ATCC determines the biosafety level of a material based on our risk assessment as guided by the current edition of Biosafety in Microbiological and Biomedical Laboratories (BMBL), U.S. Department of Health and Human Services. It is your responsibility to understand the hazards associated with the material per your organization’s policies and procedures as well as any other applicable regulations as enforced by your local or national agencies.

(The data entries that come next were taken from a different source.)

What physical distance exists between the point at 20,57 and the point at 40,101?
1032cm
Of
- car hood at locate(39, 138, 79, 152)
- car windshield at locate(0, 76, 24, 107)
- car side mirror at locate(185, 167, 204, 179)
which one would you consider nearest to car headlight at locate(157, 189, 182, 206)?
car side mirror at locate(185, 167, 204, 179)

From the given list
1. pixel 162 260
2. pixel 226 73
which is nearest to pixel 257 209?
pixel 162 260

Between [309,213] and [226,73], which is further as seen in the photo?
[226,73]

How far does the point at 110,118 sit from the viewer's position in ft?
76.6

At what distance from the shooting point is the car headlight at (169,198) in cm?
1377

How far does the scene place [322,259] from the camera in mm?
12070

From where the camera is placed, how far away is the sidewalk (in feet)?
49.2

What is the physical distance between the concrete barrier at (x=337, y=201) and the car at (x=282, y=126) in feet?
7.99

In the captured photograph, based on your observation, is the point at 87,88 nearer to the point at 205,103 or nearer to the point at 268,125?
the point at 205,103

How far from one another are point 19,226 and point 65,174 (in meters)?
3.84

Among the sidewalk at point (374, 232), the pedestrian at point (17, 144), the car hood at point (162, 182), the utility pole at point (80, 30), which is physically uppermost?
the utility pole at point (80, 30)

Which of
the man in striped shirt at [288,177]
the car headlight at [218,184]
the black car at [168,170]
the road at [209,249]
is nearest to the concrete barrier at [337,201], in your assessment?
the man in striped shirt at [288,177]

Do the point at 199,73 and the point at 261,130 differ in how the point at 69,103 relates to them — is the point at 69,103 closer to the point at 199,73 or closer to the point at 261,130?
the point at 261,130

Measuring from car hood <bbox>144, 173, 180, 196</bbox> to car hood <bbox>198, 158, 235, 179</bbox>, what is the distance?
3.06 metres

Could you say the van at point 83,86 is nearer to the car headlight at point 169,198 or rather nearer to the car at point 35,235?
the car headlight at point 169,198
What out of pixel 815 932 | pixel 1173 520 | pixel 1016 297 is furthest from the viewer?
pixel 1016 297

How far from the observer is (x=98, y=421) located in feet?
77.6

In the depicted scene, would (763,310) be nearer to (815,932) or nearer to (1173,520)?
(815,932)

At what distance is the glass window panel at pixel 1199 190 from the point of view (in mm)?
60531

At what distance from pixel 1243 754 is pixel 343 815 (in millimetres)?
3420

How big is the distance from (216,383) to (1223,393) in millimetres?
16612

ATCC highly recommends that appropriate personal protective equipment is always used when handling vials. For cultures that require storage in liquid nitrogen, it is important to note that some vials may leak when submersed in liquid nitrogen and will slowly fill with liquid nitrogen. Upon thawing, the conversion of the liquid nitrogen back to its gas phase may result in the vial exploding or blowing off its cap with dangerous force creating flying debris. Unless necessary, ATCC recommends that these cultures be stored in the vapor phase of liquid nitrogen rather than submersed in liquid nitrogen.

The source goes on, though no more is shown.